I noticed at the beginning that the creators did not even follow the original stories of the men, as portrayed in Donna’s diary. I figured that if they made up for it in the rest of the movie, I could forgive it. However- I fail to see with what plotline they attempted to do so.
..There was no plotline. I am saying that the movie had no plot.
I figured that a point of tension would be brought up by Donna’s mother returning, but there was no tension. Maybe for three minutes when she first arrived uninvited, but not after that. This entirely goes against the first movie, where it is heavily implied (If not stated) that Donna could not return home after bearing her daughter.
Even if they didn’t address that drama, there could have been a point of contention on the point that her granddaughter had three fathers, and it wasn’t a problem for her. This was never even explored as a plot point.
They could have gone several directions with this movie, but it ends up coming off as fanfiction. It was a next-generation portrayal, with no plot. I would have probably read something like that online, but to have it as an official sequel to Mamma Mia? No.
Shrek- More Than A Meme
As a person who grew up watching Shrek, there are several things I would like to talk about it. At this point, Shrek has been so memed out that many people can’t even read the name without thinking that something funny must follow. However- I think that Shrek was a really important movie in its own right.

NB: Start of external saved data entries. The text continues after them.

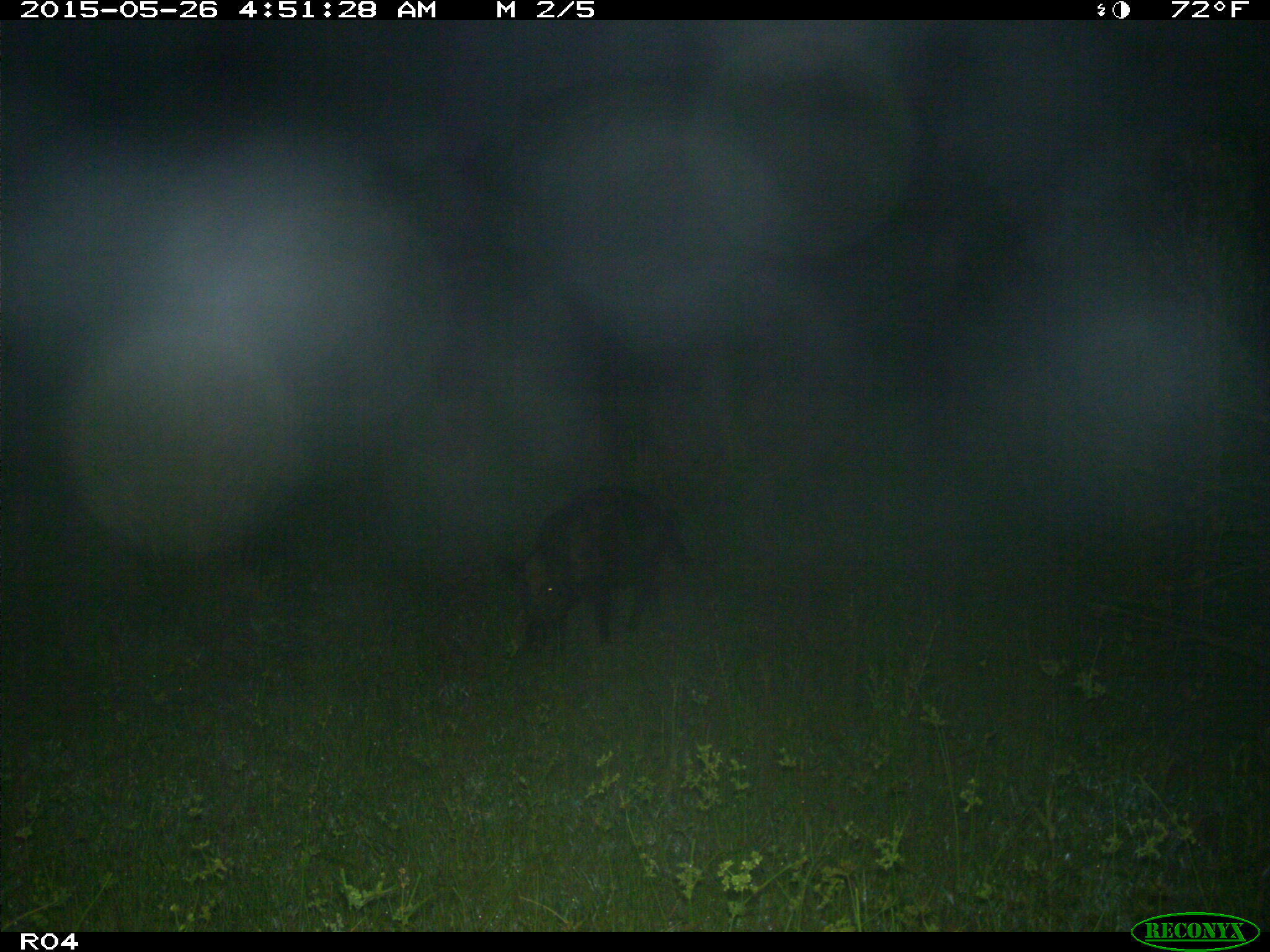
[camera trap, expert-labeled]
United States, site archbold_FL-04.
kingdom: Animalia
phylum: Chordata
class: Mammalia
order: Artiodactyla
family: Suidae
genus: Sus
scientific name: Sus scrofa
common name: wild boar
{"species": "Sus scrofa (wild boar)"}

Let’s take the actual character of Fiona. We start out thinking that she’s a cliched princess stuck in a tower. However, almost from the moment we meet her, we discover that she is a woman with a lot to say. She is initially judgemental of Shrek as he is not what she expected. She was raised on the same fairy tales as you and I were, and was brainwashed into believing that she was supposed to play the damsel in distress. However, when the person who rescues her is revealed to not be playing the part she expects him to play, her whole facade gets yeeted right out the window.
She is also brainwashed (*Cough* Much like many girls in our generation are *Cough*) to believe that as anything other than a skinny girl in a long dress with a tiara, she is ugly. To believe that looking different at night is indeed a curse that only some man can save her from. She has also been isolated for most of her life, so these ideas were really the only input she got since she was a child.

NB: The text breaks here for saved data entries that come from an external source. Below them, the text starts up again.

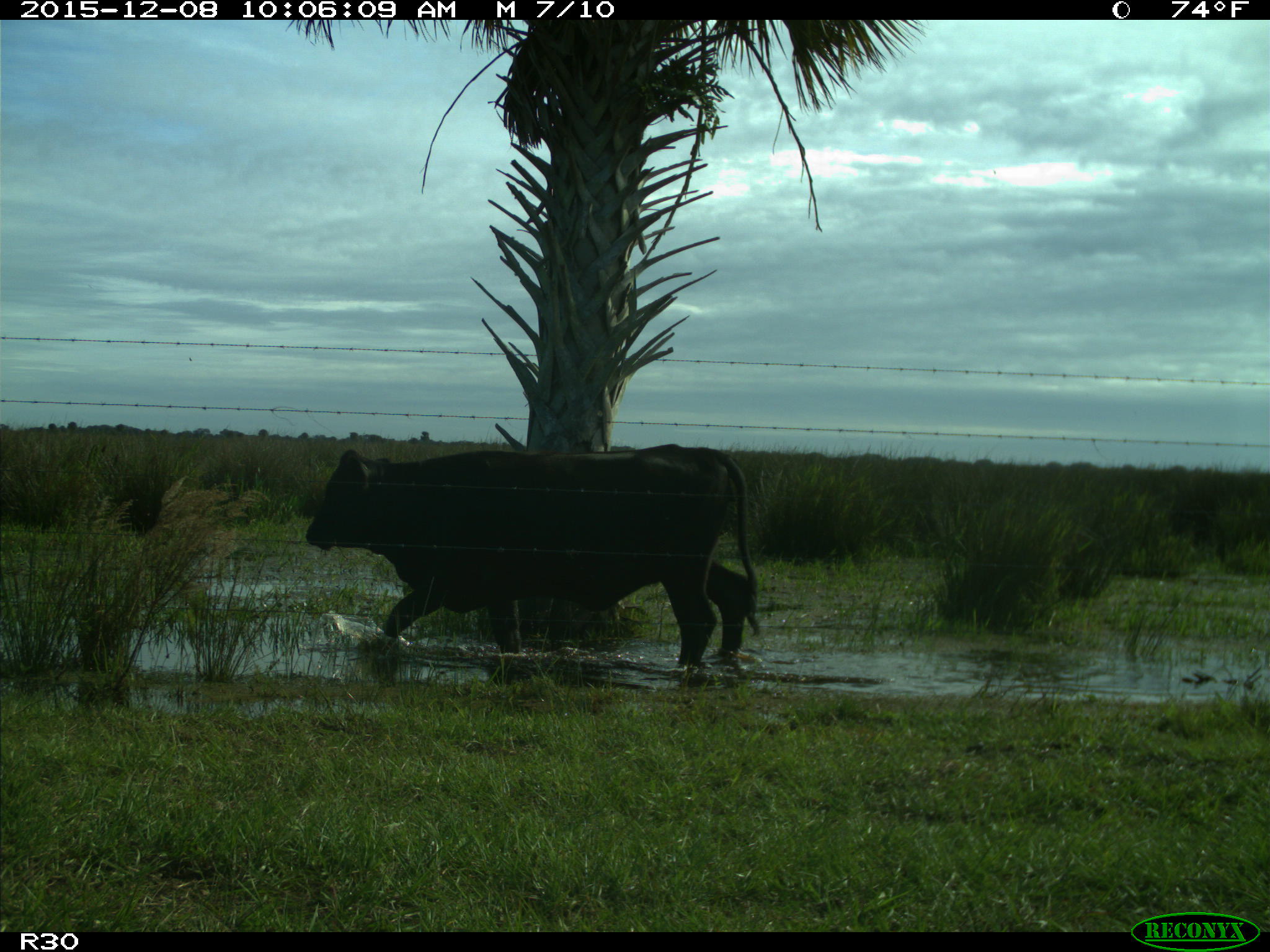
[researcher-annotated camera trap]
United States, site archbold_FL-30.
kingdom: Animalia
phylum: Chordata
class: Mammalia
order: Artiodactyla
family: Bovidae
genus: Bos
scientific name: Bos taurus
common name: domestic cow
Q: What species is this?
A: Bos taurus (domestic cow).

Shrek as a character is equally complex. He was also raised on the belief that he was extremely ugly. He was also expected to be violent, and not care about anyone but himself (This might be a bit of a stretch, but I think that this can be likened to toxic masculinity). He isolated himself because he had been so bullied that he thought there was no way that anyone could ever treat him with basic human decency.
When they meet, they have a rocky beginning- because their ideas of what needs to happen next directly conflict (He did kidnap her, and that was wrong, but I want to focus on the greater message of Shrek right now instead of the abduction as romance trope). However, when they discover the slightest bit about each other, they find that neither of them are the stereotypes they were raised to believe they were. They fall in love- regardless of looks. The only thing that comes between them is a miscommunication and another man with a load of power.
At the end of the movie, when true love’s kiss breaks the curse and she “takes love’s true form”, we see that love is not based on what you look like. Especially when Shrek confirms in a way that anyone can understand- “But you are beautiful”. You are worthy of love no matter what you look like, and that is a message that people nowadays desperately need to hear.